--- begin ---

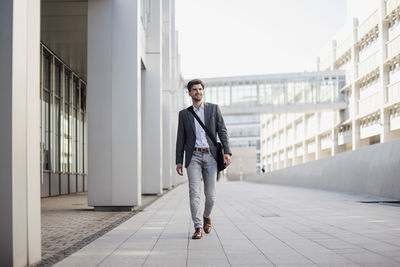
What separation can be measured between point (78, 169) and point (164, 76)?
676 cm

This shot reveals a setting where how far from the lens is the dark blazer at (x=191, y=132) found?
7.14 metres

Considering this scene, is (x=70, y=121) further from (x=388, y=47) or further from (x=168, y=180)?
(x=388, y=47)

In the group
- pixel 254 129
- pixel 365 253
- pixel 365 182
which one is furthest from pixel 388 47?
pixel 254 129

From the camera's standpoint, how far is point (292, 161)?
75688 mm

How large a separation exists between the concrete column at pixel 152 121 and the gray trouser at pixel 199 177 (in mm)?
11682

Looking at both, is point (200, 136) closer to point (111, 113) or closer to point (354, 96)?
point (111, 113)

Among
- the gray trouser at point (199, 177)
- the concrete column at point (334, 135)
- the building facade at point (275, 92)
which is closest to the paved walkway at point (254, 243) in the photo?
the gray trouser at point (199, 177)

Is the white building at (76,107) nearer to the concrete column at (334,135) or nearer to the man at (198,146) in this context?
the man at (198,146)

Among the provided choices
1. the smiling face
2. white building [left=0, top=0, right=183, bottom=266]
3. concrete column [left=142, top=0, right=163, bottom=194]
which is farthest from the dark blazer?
concrete column [left=142, top=0, right=163, bottom=194]

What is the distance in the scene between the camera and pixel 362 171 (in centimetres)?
1777

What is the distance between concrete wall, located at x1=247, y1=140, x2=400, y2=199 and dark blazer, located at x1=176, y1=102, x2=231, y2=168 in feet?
28.7

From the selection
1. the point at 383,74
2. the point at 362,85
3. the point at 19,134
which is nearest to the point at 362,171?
the point at 19,134

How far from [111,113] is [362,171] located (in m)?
9.84

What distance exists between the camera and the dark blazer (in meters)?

--- end ---

▸ **Do this**
Lay out every line of the items above as a Markdown table with the columns Row and Line, numbering each row. Skip blank lines and leave the picture out.

▸ **Solution to this problem**
| Row | Line |
|---|---|
| 1 | What separation can be measured between point (78, 169) and point (164, 76)? |
| 2 | 676 cm |
| 3 | This shot reveals a setting where how far from the lens is the dark blazer at (x=191, y=132) found? |
| 4 | 7.14 metres |
| 5 | Considering this scene, is (x=70, y=121) further from (x=388, y=47) or further from (x=168, y=180)? |
| 6 | (x=388, y=47) |
| 7 | In the group |
| 8 | - pixel 254 129 |
| 9 | - pixel 365 253 |
| 10 | - pixel 365 182 |
| 11 | which one is furthest from pixel 388 47? |
| 12 | pixel 254 129 |
| 13 | From the camera's standpoint, how far is point (292, 161)? |
| 14 | 75688 mm |
| 15 | How large a separation exists between the concrete column at pixel 152 121 and the gray trouser at pixel 199 177 (in mm)? |
| 16 | 11682 |
| 17 | Looking at both, is point (200, 136) closer to point (111, 113) or closer to point (354, 96)? |
| 18 | point (111, 113) |
| 19 | Among |
| 20 | - the gray trouser at point (199, 177) |
| 21 | - the concrete column at point (334, 135) |
| 22 | - the building facade at point (275, 92) |
| 23 | which is closest to the paved walkway at point (254, 243) in the photo? |
| 24 | the gray trouser at point (199, 177) |
| 25 | Is the white building at (76,107) nearer to the concrete column at (334,135) or nearer to the man at (198,146) in this context? |
| 26 | the man at (198,146) |
| 27 | Among the provided choices |
| 28 | 1. the smiling face |
| 29 | 2. white building [left=0, top=0, right=183, bottom=266] |
| 30 | 3. concrete column [left=142, top=0, right=163, bottom=194] |
| 31 | which is farthest from the dark blazer? |
| 32 | concrete column [left=142, top=0, right=163, bottom=194] |
| 33 | What is the distance in the scene between the camera and pixel 362 171 (in centimetres)? |
| 34 | 1777 |
| 35 | What is the distance between concrete wall, located at x1=247, y1=140, x2=400, y2=199 and dark blazer, located at x1=176, y1=102, x2=231, y2=168 in feet? |
| 36 | 28.7 |
| 37 | From the selection |
| 38 | 1. the point at 383,74 |
| 39 | 2. the point at 362,85 |
| 40 | 3. the point at 19,134 |
| 41 | which is nearest to the point at 362,171? |
| 42 | the point at 19,134 |
| 43 | How far from [111,113] is [362,171] located (in m)? |
| 44 | 9.84 |
| 45 | What distance exists between the camera and the dark blazer (in meters)? |